# WORK REQUEST
From the entries below, retype only the lines from the one with "EXPRESS DESIGN STUDIO" through the one with "6 bedroom House", exactly as written.

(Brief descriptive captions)
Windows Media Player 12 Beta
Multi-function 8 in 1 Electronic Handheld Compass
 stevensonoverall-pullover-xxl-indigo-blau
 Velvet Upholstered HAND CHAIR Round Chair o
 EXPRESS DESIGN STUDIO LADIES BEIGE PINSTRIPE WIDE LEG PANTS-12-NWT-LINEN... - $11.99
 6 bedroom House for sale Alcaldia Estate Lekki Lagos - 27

* * *

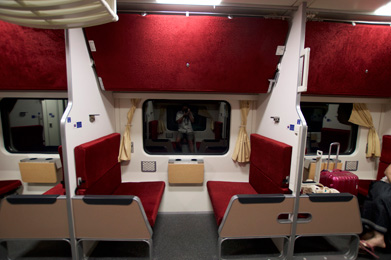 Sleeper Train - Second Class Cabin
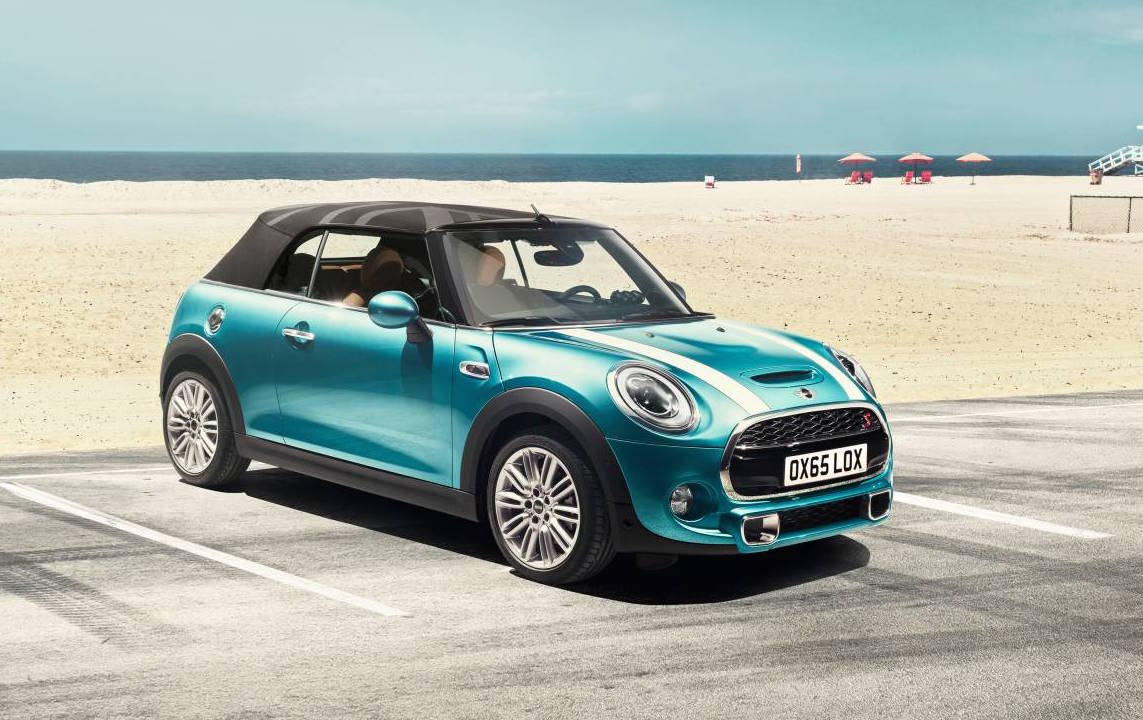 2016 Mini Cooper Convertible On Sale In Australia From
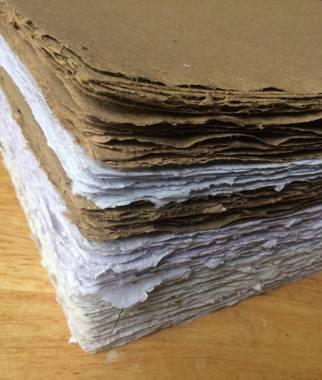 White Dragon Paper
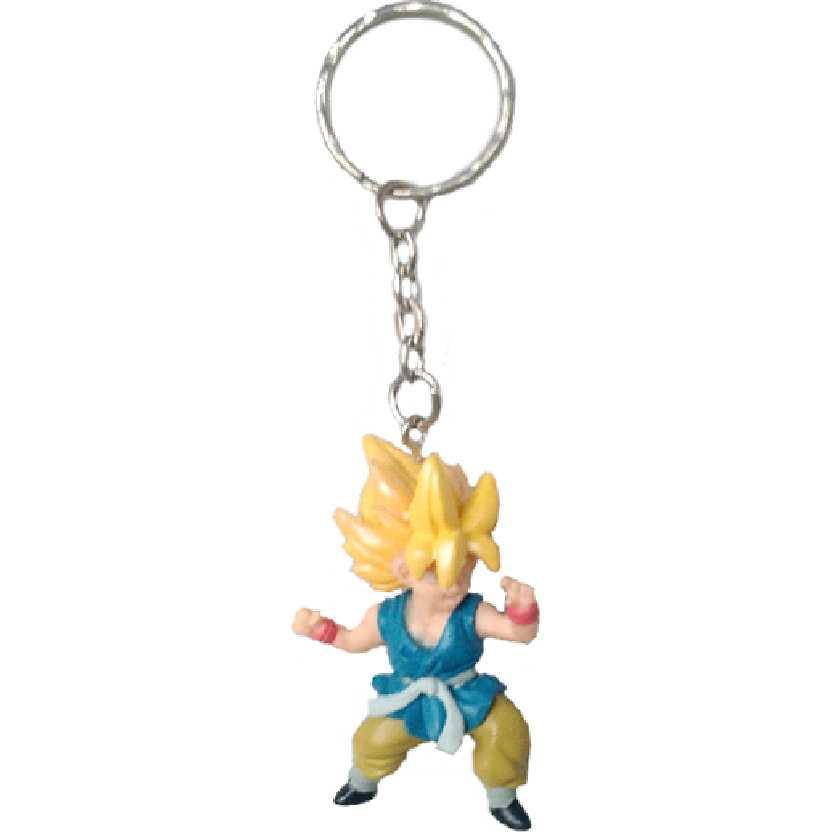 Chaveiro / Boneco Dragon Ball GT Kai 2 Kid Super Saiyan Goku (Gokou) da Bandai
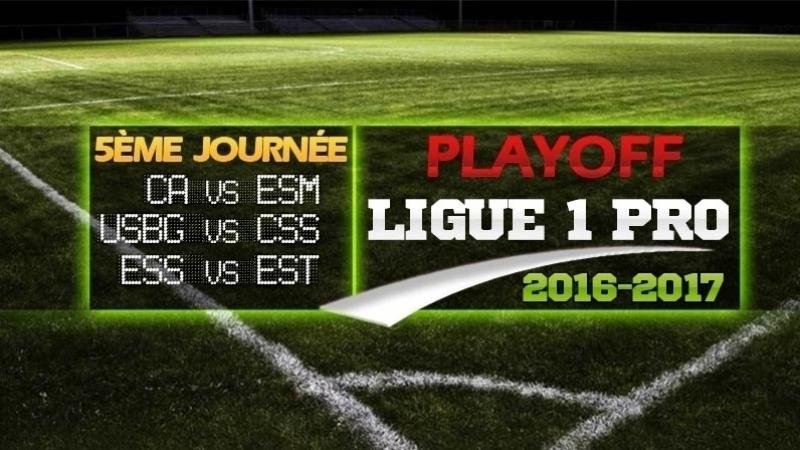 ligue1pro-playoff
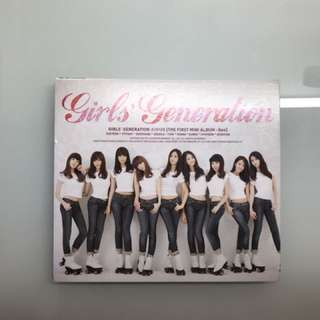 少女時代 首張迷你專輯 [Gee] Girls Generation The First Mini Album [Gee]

# FINISHED EXERCISE
 EXPRESS DESIGN STUDIO LADIES BEIGE PINSTRIPE WIDE LEG PANTS-12-NWT-LINEN... - $11.99
 6 bedroom House for sale Alcaldia Estate Lekki Lagos - 27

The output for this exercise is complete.